Mais rien n’y fait. Un rapport récent conjoint de l’inspection générale des finances et de l’éducation vient de souligner avec une grande sévérité, l’absence de progrès faits par la France ces dernières années en matière de transfert de technologie. Naturellement les chercheurs en ont contesté les résultats pour affirmer que la recherche était performante mais qu’elle manquait seulement de moyens.
Il existe pourtant des modèles à l’étranger dont on pourrait s’inspirer, notamment les instituts Fraunhofer allemands. Cette société est, de manière très simplifiée, une cellule de valorisation et un centre de recherche appliqué extrêmement professionnel. Elle détecte les inventions transposables dans les laboratoires de recherche, recherche leur applicabilité industrielle, dépose les brevets, développe des prototypes, implante les nouvelles technologies dans les entreprises au moyen de contrats, et même suscite les créations d’entreprises innovantes. Plutôt que de déverser des milliards dans la recherche, sans aucune garantie de retombées économiques, c’est plutôt dans cette direction qu’il faudrait prioritairement investir.
L’essentiel de la population a besoin d’emplois faiblement qualifiés. L’essentiel de nos territoires ont besoin d’activités de production.

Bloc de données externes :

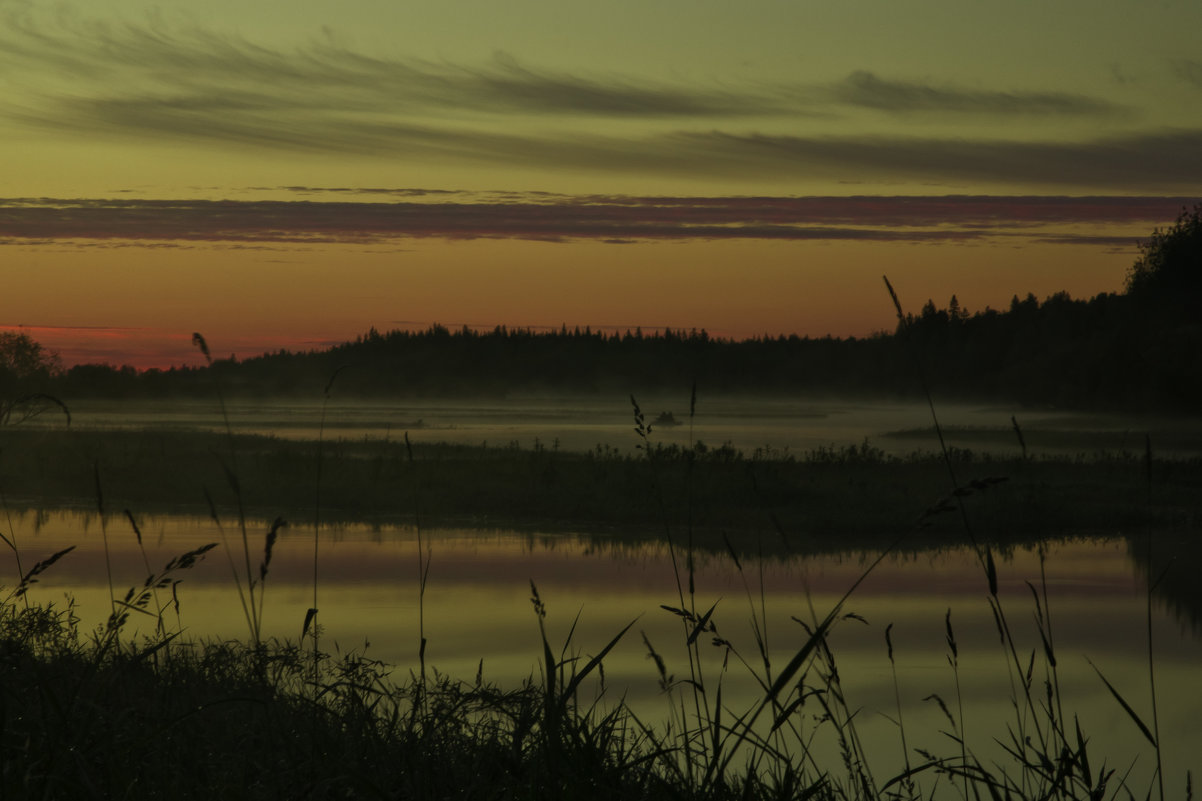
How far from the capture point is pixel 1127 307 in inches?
3246

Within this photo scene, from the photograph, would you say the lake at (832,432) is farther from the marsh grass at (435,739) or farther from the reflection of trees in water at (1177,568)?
the marsh grass at (435,739)

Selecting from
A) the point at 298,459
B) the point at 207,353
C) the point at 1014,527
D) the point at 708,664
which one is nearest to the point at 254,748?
the point at 207,353

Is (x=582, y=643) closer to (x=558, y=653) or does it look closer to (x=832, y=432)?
(x=558, y=653)

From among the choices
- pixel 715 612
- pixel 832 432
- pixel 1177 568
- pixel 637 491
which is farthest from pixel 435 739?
pixel 832 432

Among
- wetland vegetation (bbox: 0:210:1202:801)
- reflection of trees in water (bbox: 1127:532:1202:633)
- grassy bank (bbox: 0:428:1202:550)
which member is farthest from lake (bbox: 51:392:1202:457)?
reflection of trees in water (bbox: 1127:532:1202:633)

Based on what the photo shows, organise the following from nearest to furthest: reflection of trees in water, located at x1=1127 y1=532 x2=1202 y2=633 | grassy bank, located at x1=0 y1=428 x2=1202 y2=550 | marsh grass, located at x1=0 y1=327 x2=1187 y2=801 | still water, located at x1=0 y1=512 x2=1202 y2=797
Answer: marsh grass, located at x1=0 y1=327 x2=1187 y2=801
still water, located at x1=0 y1=512 x2=1202 y2=797
reflection of trees in water, located at x1=1127 y1=532 x2=1202 y2=633
grassy bank, located at x1=0 y1=428 x2=1202 y2=550

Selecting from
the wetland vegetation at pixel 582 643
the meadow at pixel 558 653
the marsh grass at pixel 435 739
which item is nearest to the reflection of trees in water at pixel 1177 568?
the wetland vegetation at pixel 582 643

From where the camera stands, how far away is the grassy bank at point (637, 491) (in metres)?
23.2

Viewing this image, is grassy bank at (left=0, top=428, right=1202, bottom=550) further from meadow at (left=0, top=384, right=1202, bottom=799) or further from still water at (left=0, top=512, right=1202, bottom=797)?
still water at (left=0, top=512, right=1202, bottom=797)

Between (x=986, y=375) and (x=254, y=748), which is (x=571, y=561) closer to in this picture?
(x=254, y=748)

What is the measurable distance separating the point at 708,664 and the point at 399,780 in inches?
303

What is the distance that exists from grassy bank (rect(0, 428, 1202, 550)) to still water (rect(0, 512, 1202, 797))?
1.82 m

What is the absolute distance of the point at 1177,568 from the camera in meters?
19.5

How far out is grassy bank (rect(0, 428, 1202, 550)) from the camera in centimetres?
2322
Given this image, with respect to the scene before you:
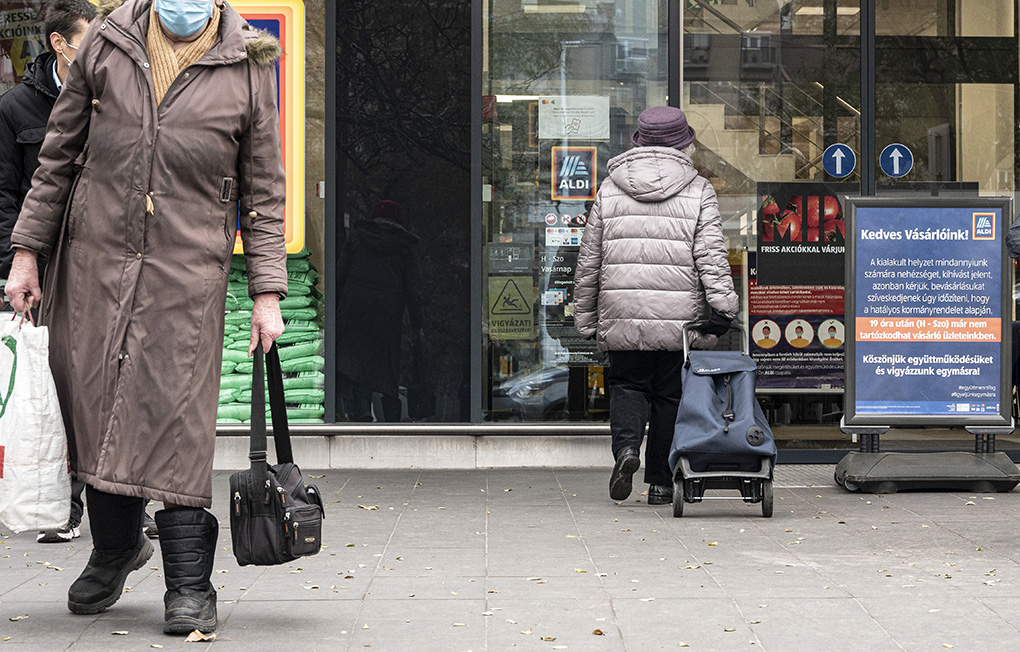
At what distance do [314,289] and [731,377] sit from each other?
10.4 ft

L’essentiel de nos entreprises ont besoin d’avoir des marchés en croissance. L’essentiel du tissu social et économique du pays a besoin d’une politique macro-économique de soutien à la demande et de protections contre les pays à bas coûts. A Trop insister sur le nécessaire soutien à la recherche, on en arriverait à oublier ces évidences.
1- le but de la recherche scientifique n'a jamais été de produire de plus gros bénéfices pour les entreprises. La seule vrai recherche qui fait faire de grand bonds en avant c'est la recherche fondamentale qui tend à disparaitre pour manque de retour sur investissement. Dans les conditions économiques actuelles il y a peu de chance qu'un nouvel Albert Einstein sorte des laboratoires Occidentaux. Les marchands tuent la recherche scientifique aussi surement que la créativité artistique car ces activités répondent à des critère de qualité et d'esprit trés différent de l'esprit marchand.
2-Les USA prouve par l'absurde l'inéfficacité des politiques dites de compétitivité par l'innovation. Les USA sont le premier investisseur mondiale en R&D et pourtant les produits Hitech représentent maintenant le premier poste déficitaire dans leur balance des paiements. Tout ce passe comme si l'innovation américaine accroit son déficit commerciale pour la raison que vous avez évoqué Malakine, les nouveaux objets de consommation issues de l'innovation sont directement produit dans les pays à bas salaire sans passer par la case délocalisation.
3-Le libre-échange est une théorie faite pour des sociétés agricoles au niveau technique stagnant dans lesquel les avantages comparatifs sont le fruit de la géographie (voir Keynes "L'autosuffisance national" 1932 réédité dans "la pauvreté dans l'abondance"). Elle est inèpte dans des sociétés ou les avantages comparatifs sont contruit et donc varie dans le temps. Elle est en plus profondément raciste dans ses fondements, nous les blancs on fait du hitech, vous les chinois vous faites des pantalons et des sweets.